*** Data records Section Begins ***
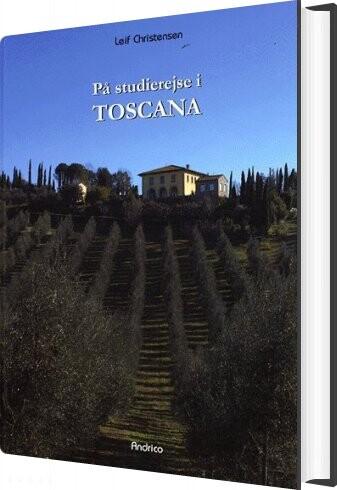 På Studierejse I Toscana - Leif Christensen - Bog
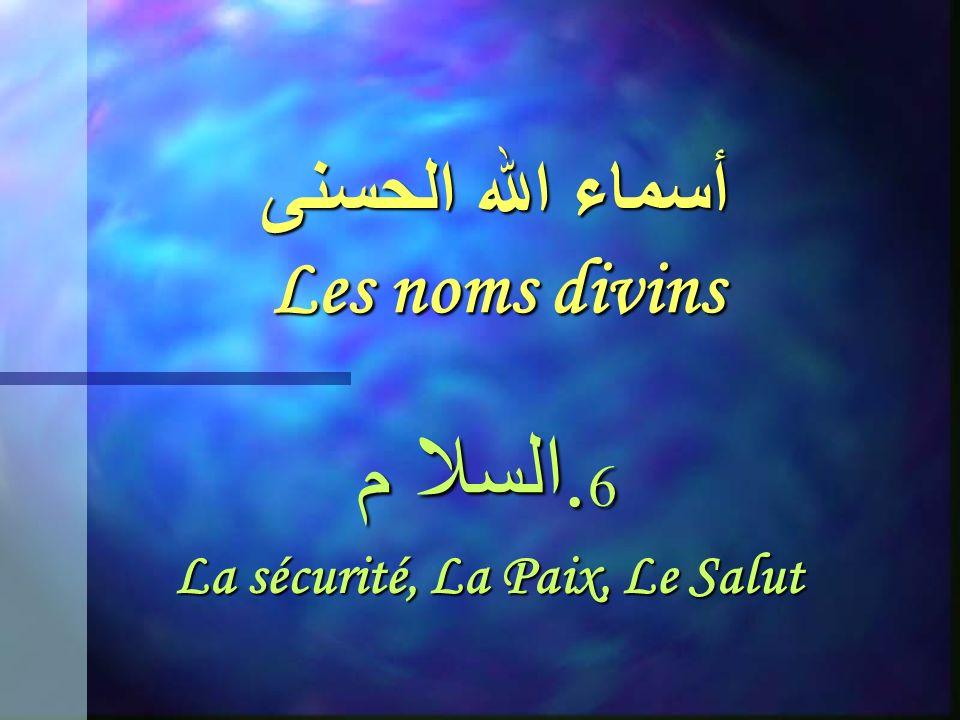 أسماء الله الحسنى Les noms divins 6. السلا م La sécurité, La Paix, Le Salut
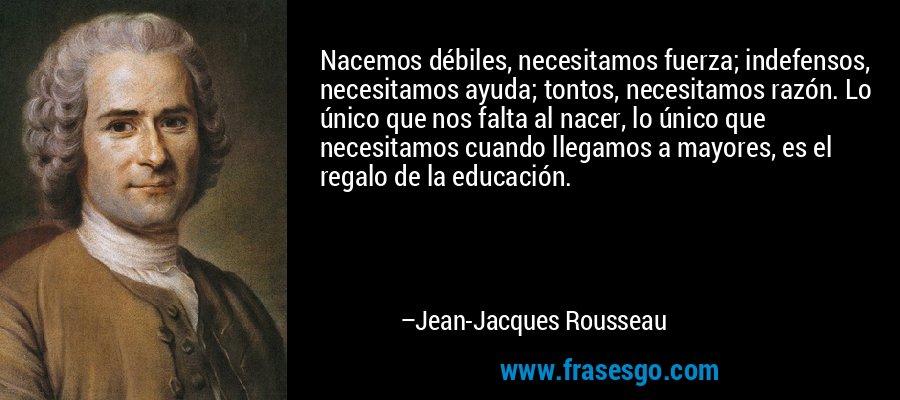 Nacemos débiles, necesitamos fuerza; indefensos, necesitamos ayuda; tontos, necesitamos razón. Lo único que nos falta al nacer, lo único que necesitamos cuando llegamos a mayores, es el regalo de la educación. – Jean-Jacques Rousseau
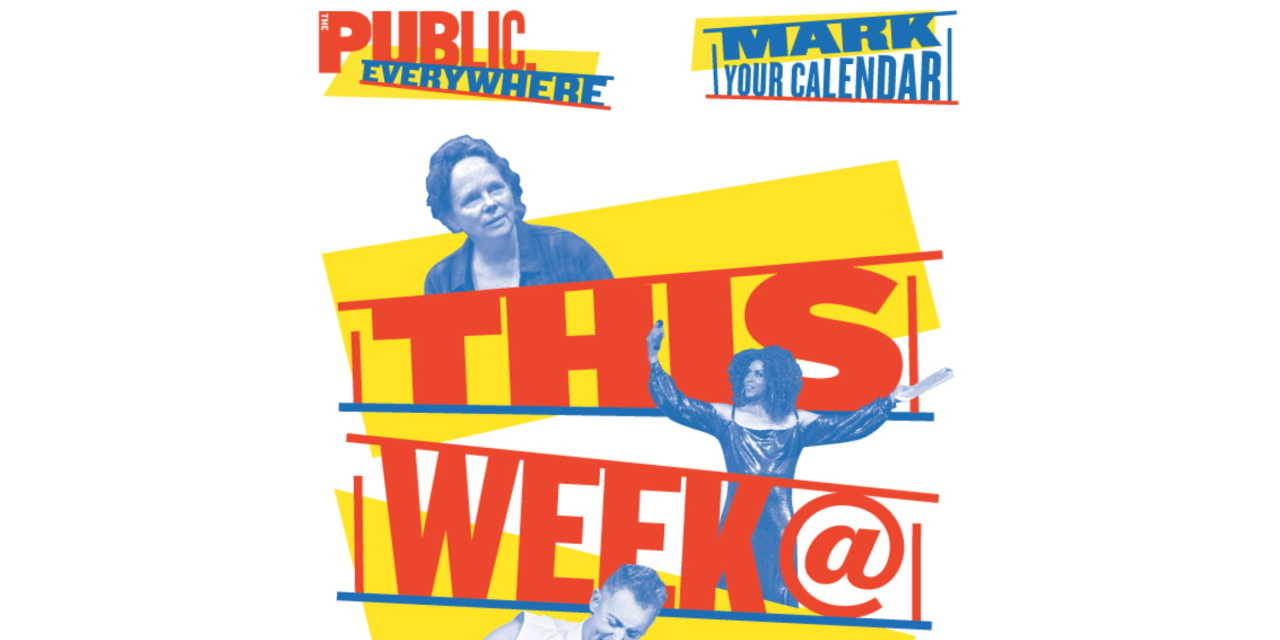 This Week At The Public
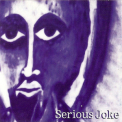 Alpha & Omega - Serious Joke '2002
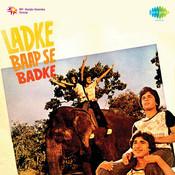 Ladke Baap Se Badhke Songs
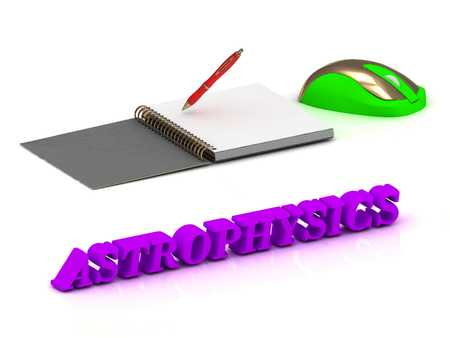 astrophysics: ASTROPHYSICS  inscription bright volume letter and textbooks and computer mouse on white background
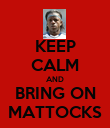 KEEP CALM AND BRING ON MATTOCKS - Personalised Poster large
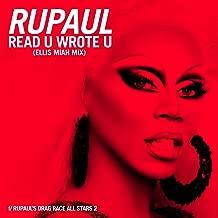 Read U Wrote U (Ellis Miah Mix) [feat. The Cast of RuPaul's Drag Race All Stars, Season 2] [Explicit]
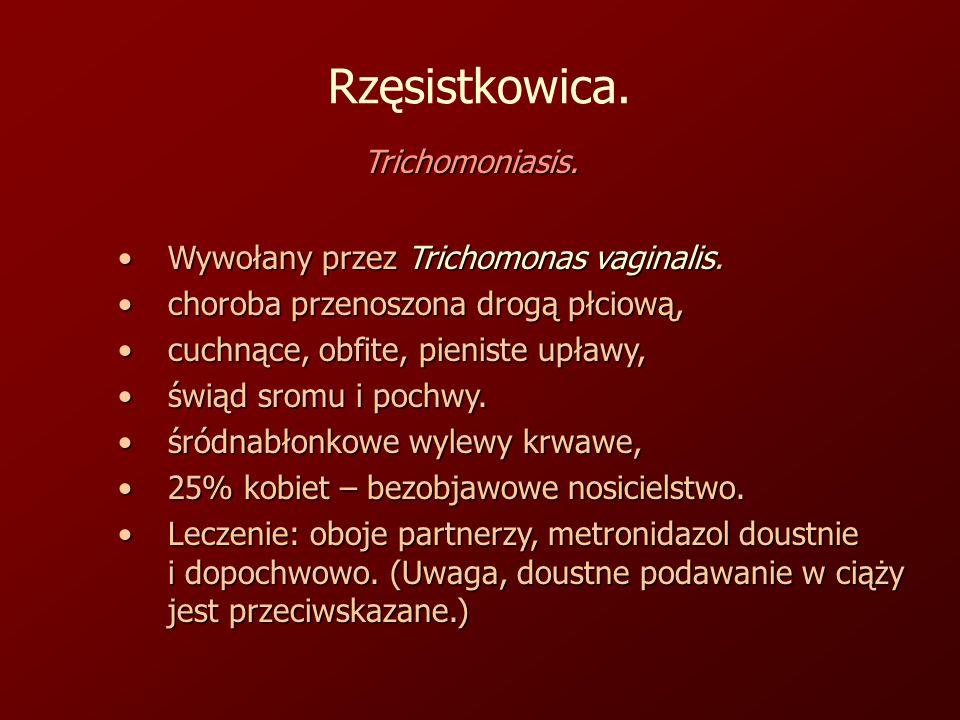 Rzęsistkowica.Trichomoniasis.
*** Data records Section Ends ***
» **Requirement**: Would you print all of the entries exactly, omitting any image?

» **Output of the task**:
 På Studierejse I Toscana - Leif Christensen - Bog
 أسماء الله الحسنى Les noms divins 6. السلا م La sécurité, La Paix, Le Salut
 Nacemos débiles, necesitamos fuerza; indefensos, necesitamos ayuda; tontos, necesitamos razón. Lo único que nos falta al nacer, lo único que necesitamos cuando llegamos a mayores, es el regalo de la educación. – Jean-Jacques Rousseau
 This Week At The Public
 Alpha & Omega - Serious Joke '2002
 Ladke Baap Se Badhke Songs
 astrophysics: ASTROPHYSICS  inscription bright volume letter and textbooks and computer mouse on white background
 KEEP CALM AND BRING ON MATTOCKS - Personalised Poster large
 Read U Wrote U (Ellis Miah Mix) [feat. The Cast of RuPaul's Drag Race All Stars, Season 2] [Explicit]
 Rzęsistkowica.Trichomoniasis.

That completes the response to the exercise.